Sem maiores detalhes, seu Guilherme sofreu muita violência na infância, especialmente entre os três e meio e os dez anos de idade, pois suportou toda segunda guerra mundial como um pequeno judeu na Polônia. E veio saber só quatro anos depois que fim levou e de que forma cruel foram exterminados seu irmãozinho de um ano e meio, as duas irmãs quase juvenis, a mãe, a avó e muitos outros amados familiares trucidados pelos fuzis dos nazistas e ucranianos. Isto ele soube depois de ter estado num campo de concentração onde os amiguinhos que ele fazia num dia desapareciam no outro, onde também assistia pela janela de um pavilhão seus patrícios judeus sendo fuzilados a beira das valas.
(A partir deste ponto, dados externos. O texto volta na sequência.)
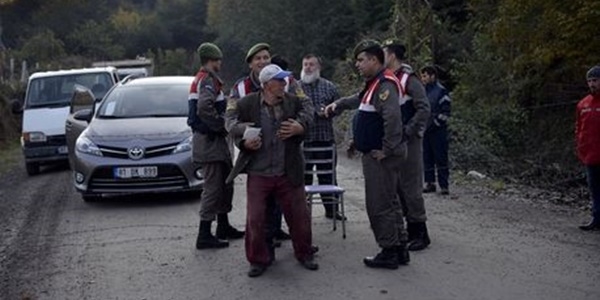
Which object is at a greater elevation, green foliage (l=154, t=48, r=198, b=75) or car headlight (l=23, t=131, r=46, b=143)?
green foliage (l=154, t=48, r=198, b=75)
Isso ele soube também depois de ter sobrevivido a um incêndio, tiros de fuzil em várias partes do corpo, estilhaços de granadas, corridões armados; depois de ter suportado mais de um mês sob um assoalho onde mal conseguia sentar-se, depois de ter sobrevivido ao tifo e a tuberculose sem atendimento médico e depois de passar muita fome. Entretanto, nada disso serviu para torná-lo incapaz, dependente da ajuda alheia, de tratamentos psicológicos e do Estado, como essas pessoas de agora que usam as experiências ruins como desculpa para fazerem somente e tudo o que querem, usando drogas, alcoolizando-se, desrespeitando os pais, roubando-lhes em casa, agredindo-os física e moralmente e rebelando-se contra a moral e os bons costumes, além de explorar os outros.

Todos esses que dormem pelas calçadas têm um histórico de traumas para justificar suas atitudes. E não só eles, mas também os usuários de álcool e drogas, os desviados sexualmente, os bizarros e também os delinqüentes. Em geral são incompreendidos e os culpados, em via de regra, são seus pais. Em regra a incompreensão de seus pais está em não permitir-lhes fazer tudo o que bem entendem. E quando eles começam a interagir com a sociedade e ela também lhes impõe limites, logo manifestam-se como incompreendidos também pela sociedade, pelo que de pressa protestam seu descontentamento através da agressão moral e física a si mesmos e a família, bem como contra a sociedade. Alguns partem para o crime ilegal, outros para o uso de drogas, para o comportamento e aparência mutilada e bizarra, e outros mais partem para a deturpação sexual, uma das formas mais agressivas de cuspir nos conceitos morais dos pais e da sociedade tradicional.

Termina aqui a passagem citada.